Трое матросов были сметены с лица Земли дряблой когтистой лапой, прежде чем успели понять, что происходит. Трое других, скользя по бесконечно широкой, покрытой зеленоватой коркой каменной поверхности, бешено рванулись назад, к яхте. Внезапно бедняга Паркер оступился, и Йохансен клянется, что его тут же втянул в себя угол каменной цитадели, которого мгновение назад здесь не было и не должно было быть — и угол это был острым, хотя и обнаружил вдруг свойства тупого. Едва Брайден и Йохансен успели прыгнуть в шлюпку и схватиться за весла, как гороподобное чудище зашлепало за ними по илистым камням, лишь короткое время задержавшись у кромки воды.

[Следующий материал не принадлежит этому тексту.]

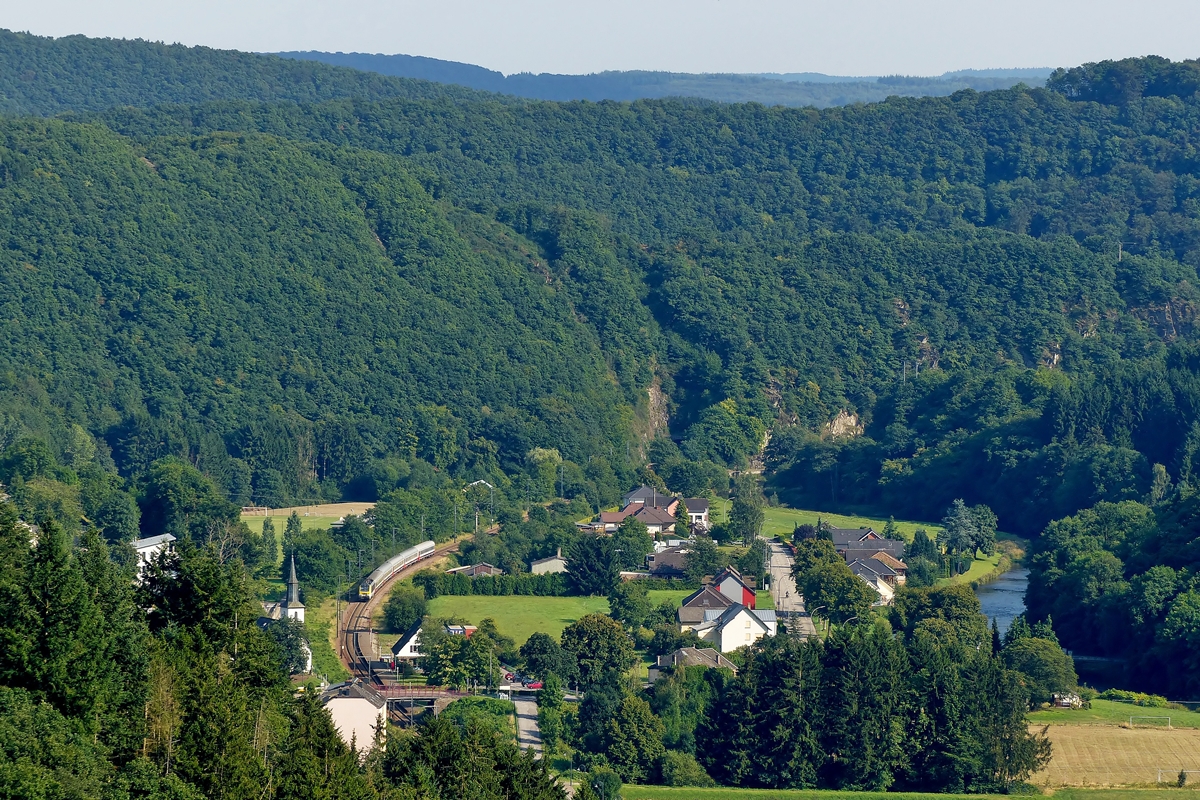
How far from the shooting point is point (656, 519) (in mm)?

На их счастье, пар в машине был спущен не до конца, а потому им хватило всего лишь нескольких лихорадочных бросков от штурвала к машине, чтобы привести судно в движение. Медленно, очень медленно, среди извращенных, не укладывающихся в сознании картин этого неописуемого ужаса они принялись вспенивать злосчастные воды, в то время как по камням кладбищенски мрачного побережья неуклюже шлепала исполинская звездная Тварь, подобно Полифему, проклинающему ускользнувший от него корабль Одиссея, исходя слюной и бормоча что-то невнятное. И все же, великий Ктулху оказался дерзновеннее легендарного циклопа. Погрузив свои необъятные телеса в воду, он пустился вслед за яхтой, вздымая всей своей космической энергией огромные валы. Брайден оглянулся назад и, в один миг лишившись рассудка, залился пронзительным безумным смехом. Отныне ему было суждено проводить за этим занятием все свои дни — до тех пор, пока в одну из ночей, когда Йохансен в бреду и беспамятстве бродил по палубе, к нему не пришла милосердная смерть.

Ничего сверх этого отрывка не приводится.